Pushing datasets

Pushing data to other engines

Like Git, Splitgraph allows sharing datasets with other Splitgraph engines in a decentralized fashion. The two-engine example showcases pushing data between two engines linked together with docker-compose.

Publishing data on Splitgraph Cloud

If you're interesting in pushing your dataset to the Splitgraph registry, please follow the Splitgraph Cloud guide.

Merging changes and pull requests

Splitgraph does not currently support merging changes and pull requests. Instead, it assumes images are immutable and on push, it uploads all images that do not exist on the remote engine. You can optionally overwrite image tags that already exist, or push/pull only a single image.

We have found that pull requests aren't as useful for continuously changing datasets as they are for code. This is because most workflows involve ingesting data from outside sources (CSV files, scraped data, other databases) into the dataset, so it's better to apply any changes or patches to the source or intermediate dataset after it's already been ingested.

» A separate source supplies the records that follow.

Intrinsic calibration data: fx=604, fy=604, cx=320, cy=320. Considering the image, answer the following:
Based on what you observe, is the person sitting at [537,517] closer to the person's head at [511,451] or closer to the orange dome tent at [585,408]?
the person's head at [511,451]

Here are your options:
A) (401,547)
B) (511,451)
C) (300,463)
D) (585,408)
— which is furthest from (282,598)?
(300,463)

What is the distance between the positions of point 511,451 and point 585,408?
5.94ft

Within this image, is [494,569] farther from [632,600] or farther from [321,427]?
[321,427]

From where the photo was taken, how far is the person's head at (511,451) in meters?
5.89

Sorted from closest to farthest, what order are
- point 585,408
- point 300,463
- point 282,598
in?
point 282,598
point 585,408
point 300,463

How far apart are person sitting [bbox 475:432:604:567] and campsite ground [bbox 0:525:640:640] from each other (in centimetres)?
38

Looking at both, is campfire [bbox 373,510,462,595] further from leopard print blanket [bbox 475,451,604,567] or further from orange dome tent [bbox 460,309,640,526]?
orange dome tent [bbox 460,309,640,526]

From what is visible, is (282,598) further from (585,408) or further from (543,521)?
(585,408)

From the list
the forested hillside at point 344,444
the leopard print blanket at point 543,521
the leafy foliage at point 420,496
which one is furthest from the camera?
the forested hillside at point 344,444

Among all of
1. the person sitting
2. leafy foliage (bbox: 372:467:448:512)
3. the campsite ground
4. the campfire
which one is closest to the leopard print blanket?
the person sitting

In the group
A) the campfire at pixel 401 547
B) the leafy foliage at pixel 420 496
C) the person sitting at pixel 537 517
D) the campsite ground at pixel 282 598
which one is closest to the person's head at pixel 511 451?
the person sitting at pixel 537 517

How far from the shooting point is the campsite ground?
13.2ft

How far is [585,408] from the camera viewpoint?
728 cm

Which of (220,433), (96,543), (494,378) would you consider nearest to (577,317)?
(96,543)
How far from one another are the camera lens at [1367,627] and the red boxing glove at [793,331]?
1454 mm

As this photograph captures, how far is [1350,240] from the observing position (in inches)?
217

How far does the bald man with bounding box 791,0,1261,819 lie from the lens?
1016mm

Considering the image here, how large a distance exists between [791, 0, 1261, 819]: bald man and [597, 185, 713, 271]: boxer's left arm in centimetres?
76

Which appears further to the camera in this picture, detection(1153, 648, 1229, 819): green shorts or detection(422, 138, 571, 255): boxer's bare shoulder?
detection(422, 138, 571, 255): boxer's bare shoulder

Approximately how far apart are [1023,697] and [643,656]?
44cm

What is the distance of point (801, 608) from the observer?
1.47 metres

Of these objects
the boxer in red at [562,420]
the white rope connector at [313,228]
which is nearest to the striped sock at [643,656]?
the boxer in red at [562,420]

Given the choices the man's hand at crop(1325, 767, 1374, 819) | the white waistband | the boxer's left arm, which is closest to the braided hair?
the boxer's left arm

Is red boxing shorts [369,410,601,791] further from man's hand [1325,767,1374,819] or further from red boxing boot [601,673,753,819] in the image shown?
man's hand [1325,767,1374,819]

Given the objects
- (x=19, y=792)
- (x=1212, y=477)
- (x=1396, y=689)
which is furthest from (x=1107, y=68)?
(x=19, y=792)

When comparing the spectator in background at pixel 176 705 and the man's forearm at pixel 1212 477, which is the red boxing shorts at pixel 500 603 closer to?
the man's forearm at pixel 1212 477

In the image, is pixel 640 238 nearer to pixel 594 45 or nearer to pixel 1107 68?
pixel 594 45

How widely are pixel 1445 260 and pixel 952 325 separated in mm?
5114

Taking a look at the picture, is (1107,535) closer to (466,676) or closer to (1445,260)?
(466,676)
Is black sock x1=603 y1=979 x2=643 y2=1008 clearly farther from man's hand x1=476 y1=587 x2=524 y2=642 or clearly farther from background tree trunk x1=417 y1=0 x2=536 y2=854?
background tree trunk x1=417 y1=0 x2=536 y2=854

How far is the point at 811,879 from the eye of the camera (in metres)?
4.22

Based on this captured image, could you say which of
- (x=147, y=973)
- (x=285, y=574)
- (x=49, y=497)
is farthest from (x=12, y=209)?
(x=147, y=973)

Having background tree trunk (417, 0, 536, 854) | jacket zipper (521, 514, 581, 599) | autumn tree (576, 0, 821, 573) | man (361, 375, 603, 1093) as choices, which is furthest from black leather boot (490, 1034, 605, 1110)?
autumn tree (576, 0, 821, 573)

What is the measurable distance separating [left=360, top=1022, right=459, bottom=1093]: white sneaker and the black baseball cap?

In this respect, Splitgraph is closer to Docker than to Git. There is no point in submitting a pull request to a Docker image, as any results will be overwritten the next time the image is built. Instead, developers propose changes to the code that builds the image. Similarly, Splitgraph supports the workflow in which developers submit pull requests to the Splitfile that builds the dataset, allowing proposed changes to persist in future datasets.

You can approximate a workflow similar to pull requests by using tags and forwarding a tag to the agreed-upon "master" version of the dataset. By default, like Docker, Splitgraph includes a latest tag which is a "floating" tag to the image most recently pushed to its repository.